There is a different code section, Section 1031, that says if you sell a house that’s been a rental for at least the last year (or two years in some situations), you can roll the gain from the old house to the new house and defer the tax on the gain until you sell the new house.

Sometimes these two IRS rules overlap. For example, when you sell your residence, it has to have been your residence for two of the last five years. Two of the last five… so what was happening during the other three years? Well, if you’ve lived in the house for all five years there’s no problem – just sell the property and $500,000/$250,000 of gain is forgiven.

But if you’ve rented the house during the other three years, especially if one of those years is the year before you sell it, you could do a 1031 exchange and roll the gain over to another investment property and defer the tax. However, you should consider this option carefully as you might be turning tax-free, never-to-be-taxed-again gain from the sale of a residence into a 1031 gain that WILL be taxed someday. Given the choice, ALWAYS, take the tax free option.

An exception to the rule that $500,000/$250,000 of the gain is tax free involves a residence that was purchased with 1031 exchange proceeds. The IRS has special rules for taxpayers who buy a rental property as their 1031 replacement property and later move into it. For example, if you sold a rental property in Kansas, did a 1031 exchange and bought a property in Vail, Colorado, rented it out for several years, and then moved into it as your primary residence for a couple of years, your excluded gain when you sell the Vail house could include some of the gain that was rolled into it from your exchange.

Given the choice, ALWAYS, take the tax free option.

The IRS penalizes you for time that your property is not your primary residence; you have to prorate the gain between the periods the property was your primary residence, and the periods that it was not. (Your primary residence is the place you live; the address you use on your driver’s license; where you're registered to vote, etc.)

Only the non-residence period after January 1, 2009 is excluded. So if you bought or exchanged into a property on January 1, 2007, rented it for three years, moved into it on December 31, 2009, then lived in it for 3 years until you sold it, you would have owned the property for 6 years, during which it was a rental for 3 and your residence for 3. However, since only one of the rental years was after January 1, 2009, the numerator in your calculation would be one (the number of rental or non-residence years after January 1, 2009), and your denominator would be 6 (the total number of years you owned the property).

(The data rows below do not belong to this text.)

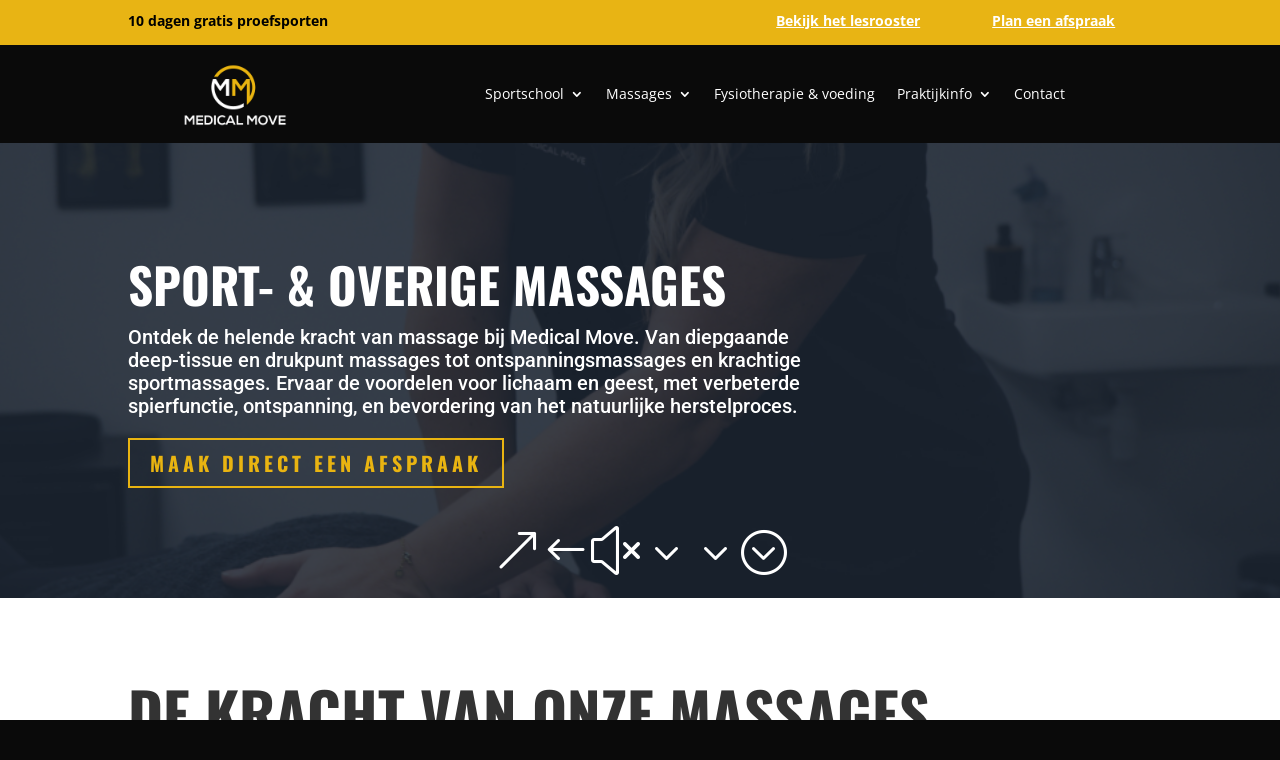

--- FILE ---
content_type: application/x-javascript; charset=utf-8
request_url: https://consent.cookiebot.com/6c65e6f4-c382-4c54-9fb5-544ea4728b42/cc.js?renew=false&referer=www.medicalmove.nl&dnt=false&init=false
body_size: 214
content:
if(console){var cookiedomainwarning='Error: The domain WWW.MEDICALMOVE.NL is not authorized to show the cookie banner for domain group ID 6c65e6f4-c382-4c54-9fb5-544ea4728b42. Please add it to the domain group in the Cookiebot Manager to authorize the domain.';if(typeof console.warn === 'function'){console.warn(cookiedomainwarning)}else{console.log(cookiedomainwarning)}};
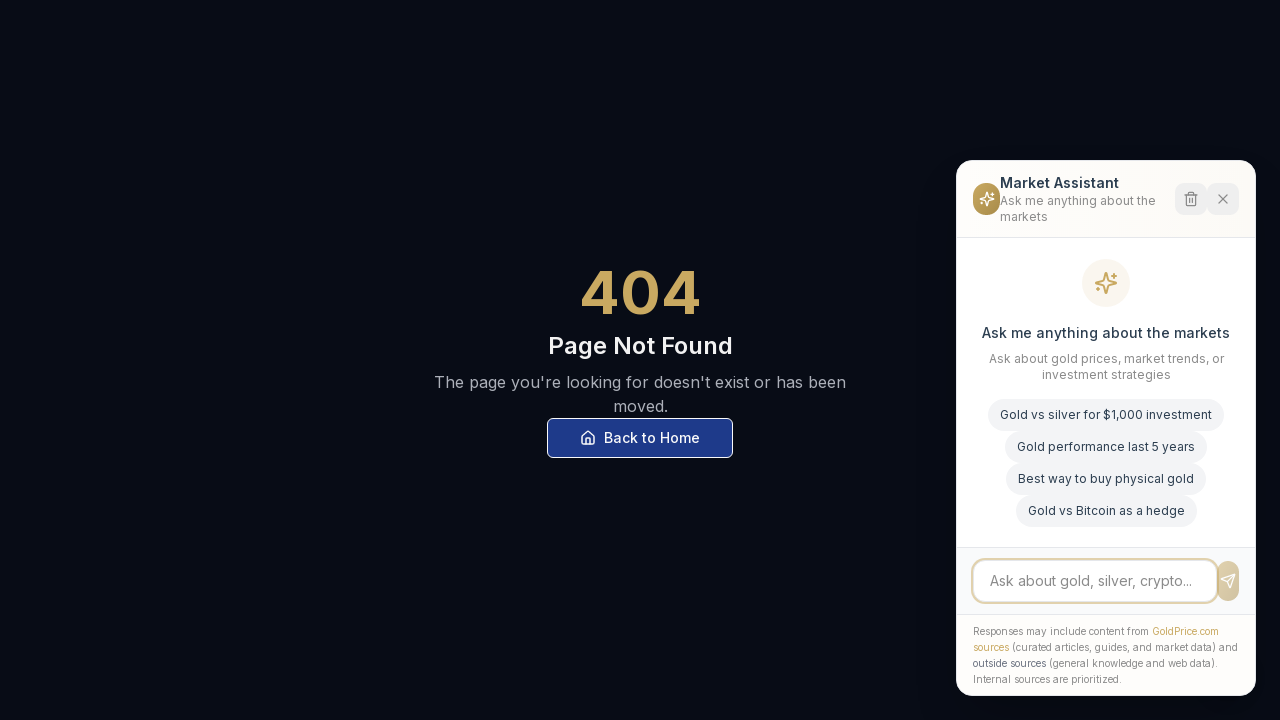

--- FILE ---
content_type: text/html; charset=UTF-8
request_url: https://goldprice.com/sp500-to-4500/
body_size: 929
content:
<!DOCTYPE html>
<html lang="en" class="dark">
  <head>
    <script>
      // Prevent flash of wrong theme - apply dark class immediately
      (function() {
        const stored = localStorage.getItem('goldprice-theme');
        if (stored === 'light') {
          document.documentElement.classList.remove('dark');
        }
        // Default is dark (class already on html), only remove if explicitly light
      })();
    </script>
    <meta charset="UTF-8" />
    <meta name="viewport" content="width=device-width, initial-scale=1.0, maximum-scale=1" />
    <meta name="msvalidate.01" content="920CE06E0BC8D13F7A1B0F31B2A68298" />

    <!-- PWA Configuration -->
    <link rel="manifest" href="/manifest.json" />
    <meta name="theme-color" content="#C9A961" />
    <meta name="apple-mobile-web-app-capable" content="yes" />
    <meta name="apple-mobile-web-app-status-bar-style" content="black-translucent" />
    <meta name="apple-mobile-web-app-title" content="GoldPrice" />
    <link rel="apple-touch-icon" href="/logo.png" />

    <title>Current Gold Price - Live Precious Metals & Crypto Tracking | GoldPrice.com</title>
    <!-- Default meta description for non-JS crawlers; individual pages override via react-helmet-async -->
    <meta name="description" content="Check the current gold price with real-time tracking. Also monitor silver, platinum, Bitcoin, and Ethereum prices with live charts and expert market analysis." />
    <meta property="og:title" content="Current Gold Price - Live Precious Metals & Crypto Tracking" />
    <meta property="og:description" content="Check the current gold price with real-time tracking. Also monitor silver, platinum, Bitcoin, and Ethereum prices with live charts and expert market analysis." />
    <meta property="og:type" content="website" />
    <link rel="preconnect" href="https://fonts.googleapis.com">
    <link rel="preconnect" href="https://fonts.gstatic.com" crossorigin>
    <link rel="preload" as="style" href="https://fonts.googleapis.com/css2?family=Inter:wght@400;500;600;700&display=swap">
    <link href="https://fonts.googleapis.com/css2?family=Inter:wght@400;500;600;700&family=Roboto:wght@400;500;700&family=JetBrains+Mono:wght@400;500;600&display=swap" rel="stylesheet">
    
    <!-- DNS prefetch for external resources -->
    <link rel="dns-prefetch" href="https://api.coingecko.com">
    
    <!-- JSON-LD Structured Data for SEO and AI Comprehension -->
    <script type="application/ld+json">
    {
      "@context": "https://schema.org",
      "@type": "Organization",
      "@id": "https://goldprice.com/#organization",
      "name": "GoldPrice.com",
      "url": "https://goldprice.com",
      "description": "Real-time precious metals and cryptocurrency price tracking platform with live market data, interactive charts, and curated financial news.",
      "logo": {
        "@type": "ImageObject",
        "url": "https://goldprice.com/logo.png"
      },
      "sameAs": [
        "https://twitter.com/goldpricecom",
        "https://facebook.com/goldpricecom",
        "https://linkedin.com/company/goldpricecom"
      ]
    }
    </script>
    <script type="application/ld+json">
    {
      "@context": "https://schema.org",
      "@type": "WebSite",
      "@id": "https://goldprice.com/#website",
      "name": "GoldPrice.com",
      "url": "https://goldprice.com",
      "description": "Track real-time prices for gold, silver, platinum, Bitcoin, and Ethereum with interactive charts and curated market news.",
      "inLanguage": "en-US",
      "publisher": {
        "@id": "https://goldprice.com/#organization"
      }
    }
    </script>
    <script type="module" crossorigin src="/assets/index-Bb1Ih1F7.js"></script>
    <link rel="stylesheet" crossorigin href="/assets/index-EBmxZfLY.css">
  </head>
  <body>
    <noscript>
      <header>
        <h1>Current Gold Price</h1>
        <p>Track gold, silver, platinum, Bitcoin, and Ethereum prices with live updates, interactive charts, and curated market analysis.</p>
      </header>
      <main>
        <p>Please enable JavaScript to access live market data and interactive features.</p>
      </main>
    </noscript>
    
    <div id="root"></div>
  </body>
</html>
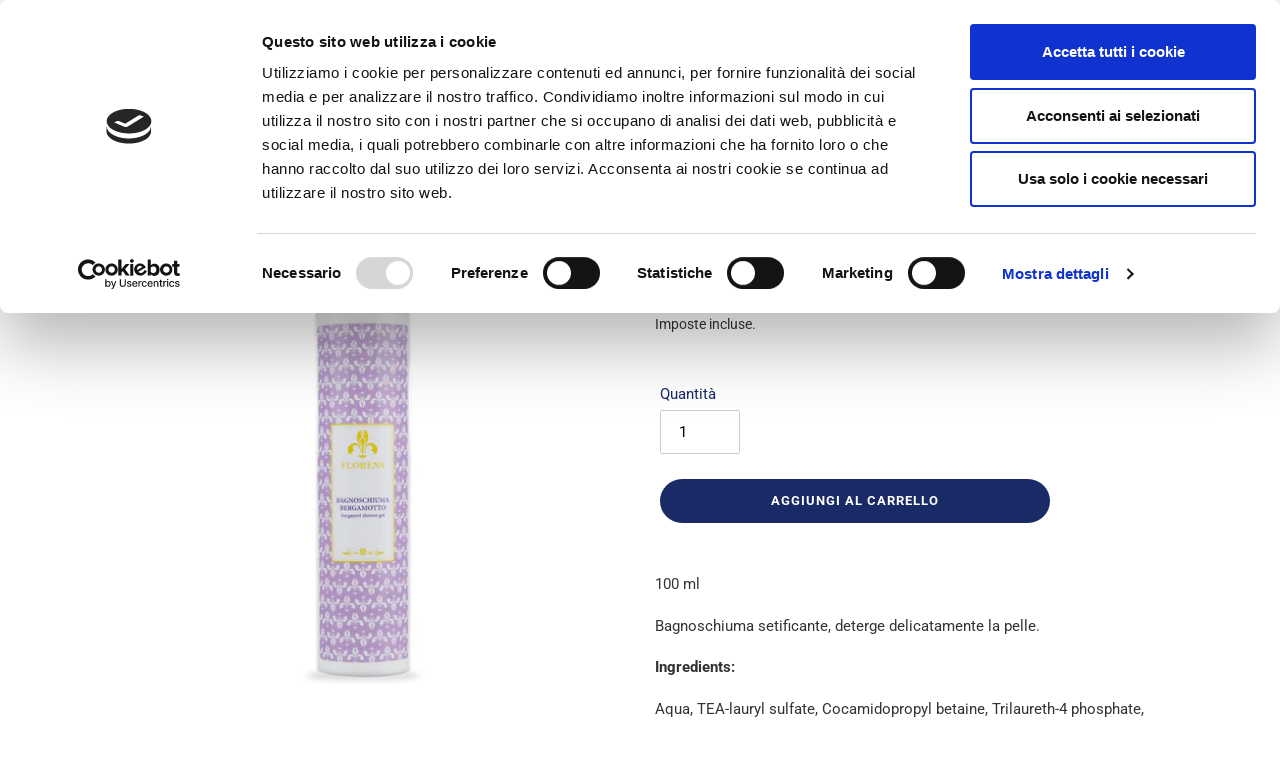

--- FILE ---
content_type: application/x-javascript
request_url: https://consentcdn.cookiebot.com/consentconfig/cf69a908-824a-4ff2-b4a2-e3ada017a3dc/shop.mr1930.it/configuration.js
body_size: 217
content:
CookieConsent.configuration.tags.push({id:190726870,type:"script",tagID:"",innerHash:"",outerHash:"",tagHash:"6546945416960",url:"https://consent.cookiebot.com/uc.js",resolvedUrl:"https://consent.cookiebot.com/uc.js",cat:[1]});CookieConsent.configuration.tags.push({id:190726871,type:"script",tagID:"",innerHash:"",outerHash:"",tagHash:"6900788805657",url:"https://www.googletagmanager.com/gtag/js?id=UA-127814688-2",resolvedUrl:"https://www.googletagmanager.com/gtag/js?id=UA-127814688-2",cat:[3]});CookieConsent.configuration.tags.push({id:190726872,type:"script",tagID:"",innerHash:"",outerHash:"",tagHash:"8100422039208",url:"",resolvedUrl:"",cat:[1]});CookieConsent.configuration.tags.push({id:190726875,type:"script",tagID:"",innerHash:"",outerHash:"",tagHash:"17099346298525",url:"",resolvedUrl:"",cat:[3]});CookieConsent.configuration.tags.push({id:190726876,type:"script",tagID:"",innerHash:"",outerHash:"",tagHash:"4685227284678",url:"https://shop.mr1930.it/cdn/shopifycloud/shop-js/modules/v2/chunk.common_DbYs05wI.esm.js",resolvedUrl:"https://shop.mr1930.it/cdn/shopifycloud/shop-js/modules/v2/chunk.common_DbYs05wI.esm.js",cat:[1,5]});CookieConsent.configuration.tags.push({id:190726877,type:"script",tagID:"",innerHash:"",outerHash:"",tagHash:"267275916346",url:"https://shop.mr1930.it/cdn/shopifycloud/perf-kit/shopify-perf-kit-3.0.3.min.js",resolvedUrl:"https://shop.mr1930.it/cdn/shopifycloud/perf-kit/shopify-perf-kit-3.0.3.min.js",cat:[5]});CookieConsent.configuration.tags.push({id:190726878,type:"script",tagID:"",innerHash:"",outerHash:"",tagHash:"14876279800174",url:"",resolvedUrl:"",cat:[5]});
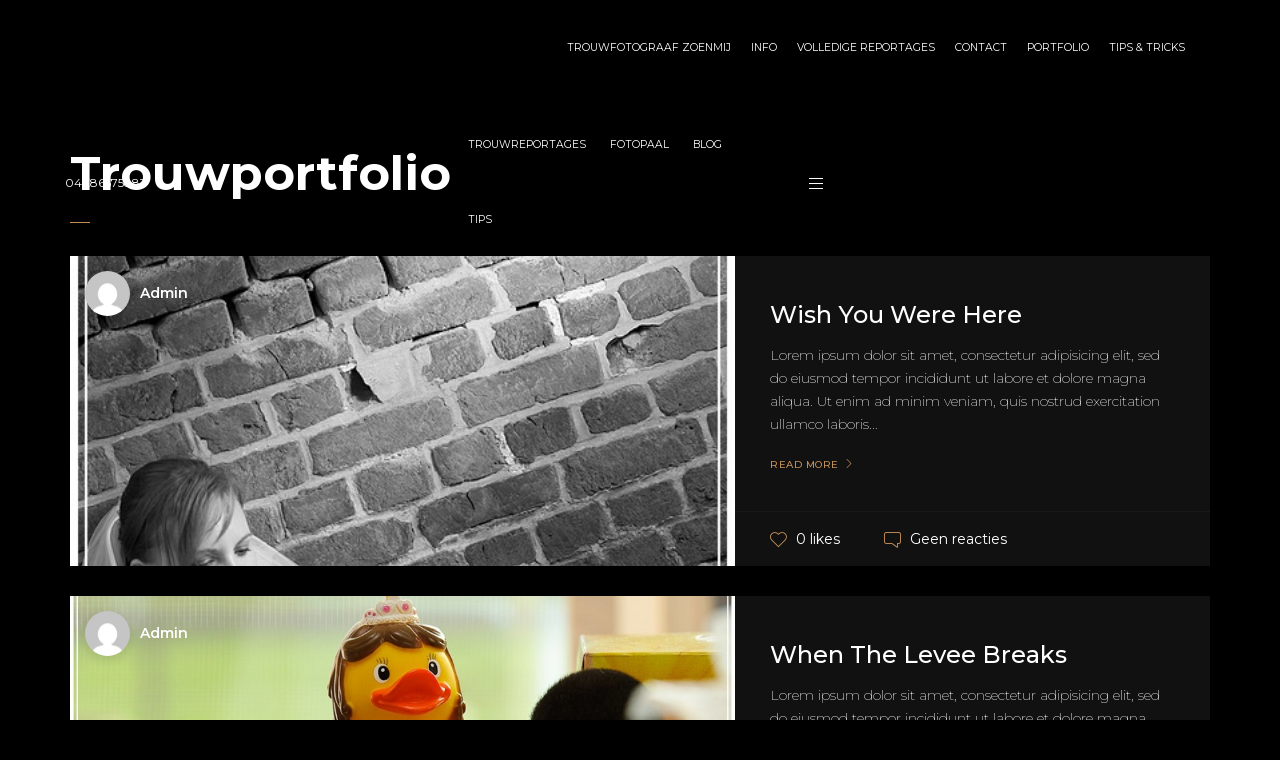

--- FILE ---
content_type: text/css
request_url: https://trouwfotografie-in-beeld.be/wp-content/uploads/elementor/css/post-2740.css?ver=1734681558
body_size: 396
content:
.elementor-kit-2740{--e-global-color-primary:#6EC1E4;--e-global-color-secondary:#54595F;--e-global-color-text:#7A7A7A;--e-global-color-accent:#FAFFFB;--e-global-typography-primary-font-family:"Roboto";--e-global-typography-primary-font-weight:600;--e-global-typography-secondary-font-family:"Roboto Slab";--e-global-typography-secondary-font-weight:400;--e-global-typography-text-font-family:"Roboto";--e-global-typography-text-font-weight:400;--e-global-typography-accent-font-family:"Roboto";--e-global-typography-accent-font-weight:500;}.elementor-kit-2740 e-page-transition{background-color:#FFBC7D;}.elementor-kit-2740 button,.elementor-kit-2740 input[type="button"],.elementor-kit-2740 input[type="submit"],.elementor-kit-2740 .elementor-button{border-style:double;}.elementor-kit-2740 button:hover,.elementor-kit-2740 button:focus,.elementor-kit-2740 input[type="button"]:hover,.elementor-kit-2740 input[type="button"]:focus,.elementor-kit-2740 input[type="submit"]:hover,.elementor-kit-2740 input[type="submit"]:focus,.elementor-kit-2740 .elementor-button:hover,.elementor-kit-2740 .elementor-button:focus{border-style:double;}.elementor-section.elementor-section-boxed > .elementor-container{max-width:1140px;}.e-con{--container-max-width:1140px;}.elementor-widget:not(:last-child){margin-block-end:20px;}.elementor-element{--widgets-spacing:20px 20px;--widgets-spacing-row:20px;--widgets-spacing-column:20px;}{}h1.entry-title{display:var(--page-title-display);}@media(max-width:1024px){.elementor-section.elementor-section-boxed > .elementor-container{max-width:1024px;}.e-con{--container-max-width:1024px;}}@media(max-width:767px){.elementor-section.elementor-section-boxed > .elementor-container{max-width:767px;}.e-con{--container-max-width:767px;}}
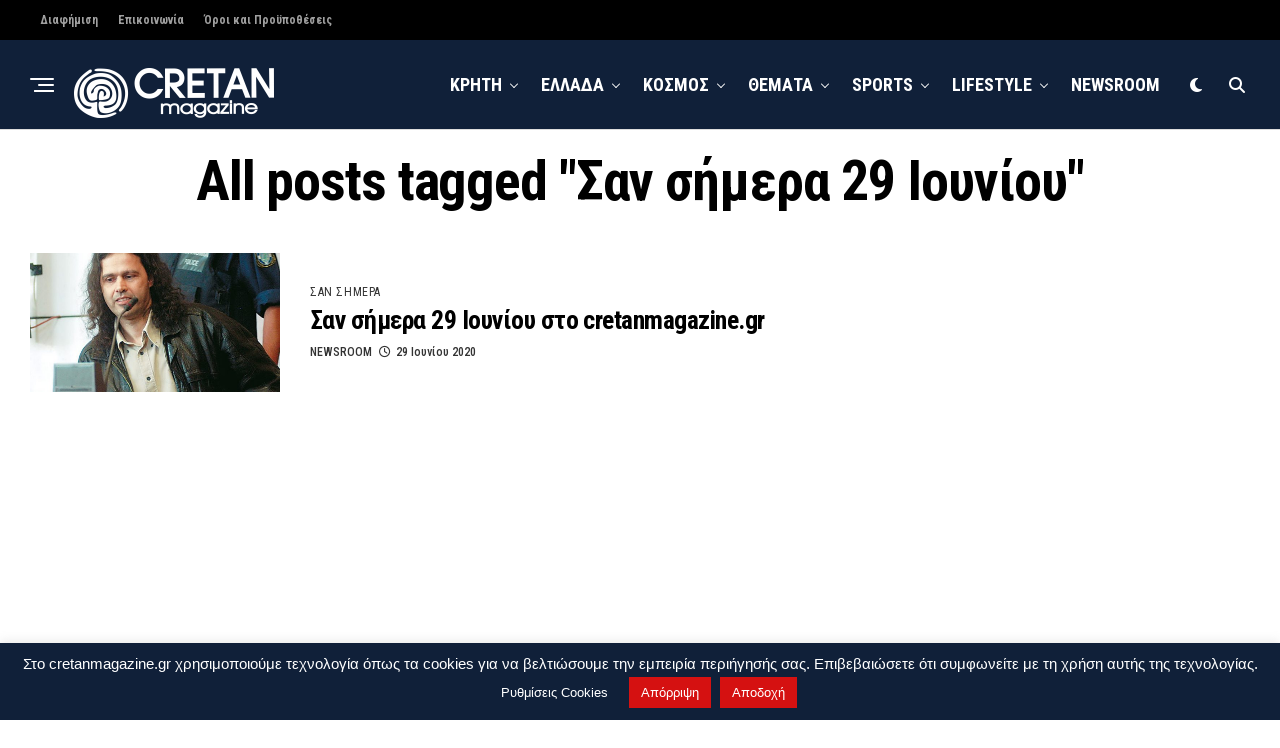

--- FILE ---
content_type: text/html; charset=utf-8
request_url: https://www.google.com/recaptcha/api2/aframe
body_size: 268
content:
<!DOCTYPE HTML><html><head><meta http-equiv="content-type" content="text/html; charset=UTF-8"></head><body><script nonce="q9FVD1q03CL_SGLttPiYEg">/** Anti-fraud and anti-abuse applications only. See google.com/recaptcha */ try{var clients={'sodar':'https://pagead2.googlesyndication.com/pagead/sodar?'};window.addEventListener("message",function(a){try{if(a.source===window.parent){var b=JSON.parse(a.data);var c=clients[b['id']];if(c){var d=document.createElement('img');d.src=c+b['params']+'&rc='+(localStorage.getItem("rc::a")?sessionStorage.getItem("rc::b"):"");window.document.body.appendChild(d);sessionStorage.setItem("rc::e",parseInt(sessionStorage.getItem("rc::e")||0)+1);localStorage.setItem("rc::h",'1768859418586');}}}catch(b){}});window.parent.postMessage("_grecaptcha_ready", "*");}catch(b){}</script></body></html>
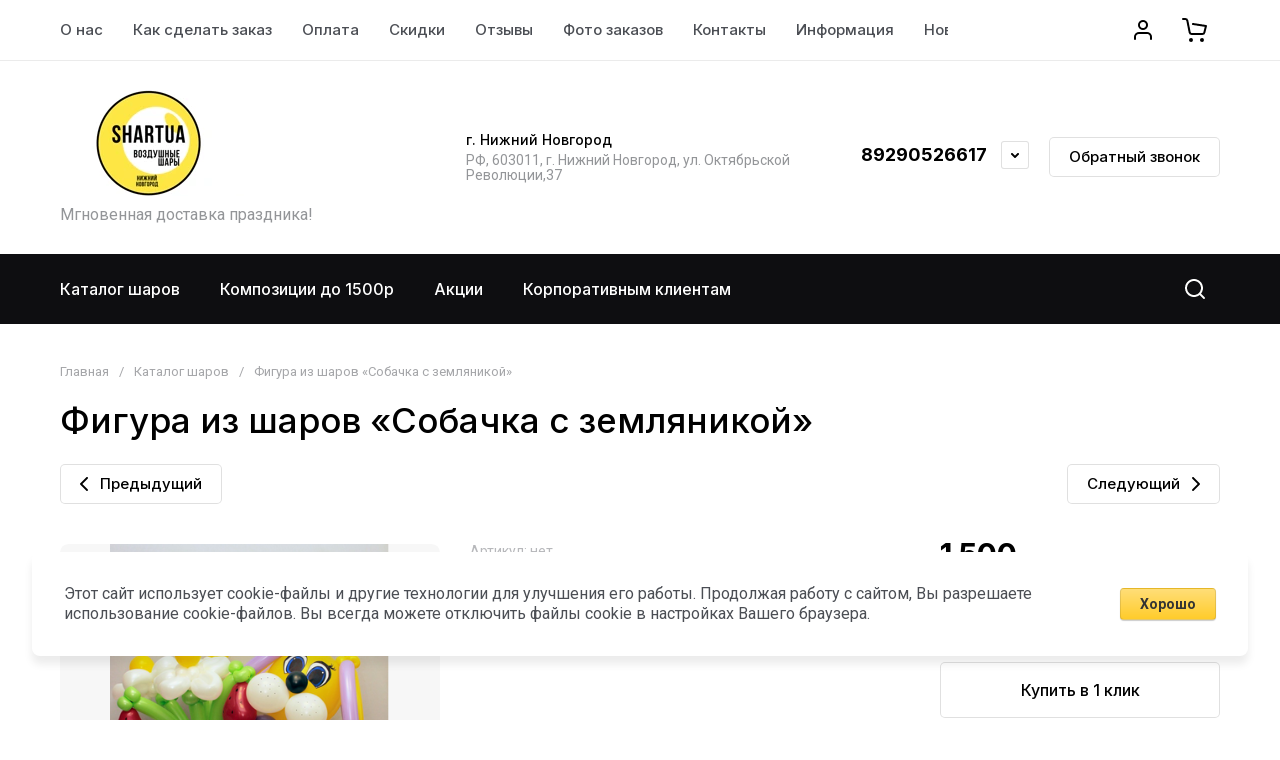

--- FILE ---
content_type: text/javascript
request_url: https://counter.megagroup.ru/fca8fc27497191f3ccd64cfc392057c7.js?r=&s=1280*720*24&u=https%3A%2F%2Fshartua.ru%2Fmagazin%2Fproduct%2Ffigura-iz-sharov-sobachka-s-zemlyanikoy%2F&t=%D0%A4%D0%B8%D0%B3%D1%83%D1%80%D0%B0%20%D0%B8%D0%B7%20%D1%88%D0%B0%D1%80%D0%BE%D0%B2%20%C2%AB%D0%A1%D0%BE%D0%B1%D0%B0%D1%87%D0%BA%D0%B0%20%D1%81%20%D0%B7%D0%B5%D0%BC%D0%BB%D1%8F%D0%BD%D0%B8%D0%BA%D0%BE%D0%B9%C2%BB&fv=0,0&en=1&rld=0&fr=0&callback=_sntnl1768780267070&1768780267070
body_size: 86
content:
//:1
_sntnl1768780267070({date:"Sun, 18 Jan 2026 23:51:07 GMT", res:"1"})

In other words, 1/6 of your gain would be taxable; if your total gain was $300,000, then $50,000 of that would be taxable, even though you would otherwise be entitled to an exclusion of $500,000.

I use the term non-residence period rather than rental period because it's not necessary that you actually rent the property – the law deals with the periods that the property is your residence, versus the periods that it is not. In my example above, if the Vail property had been vacant instead of a rental for the three years before you moved into it, and then your residence for the next three years, the result would have been exactly the same: $50,000 of the gain would be taxable out of a total gain of $300,000. Ditto if one of your relatives lived in the house rent free instead of the house being vacant.

The law only covers those situations when the property was not your residence before it became your primary residence. It does not cover situations where it was your residence first, and then became vacant or a rental property. This is so that homeowners who are forced to rent their former residence while they try to sell it would not be penalized.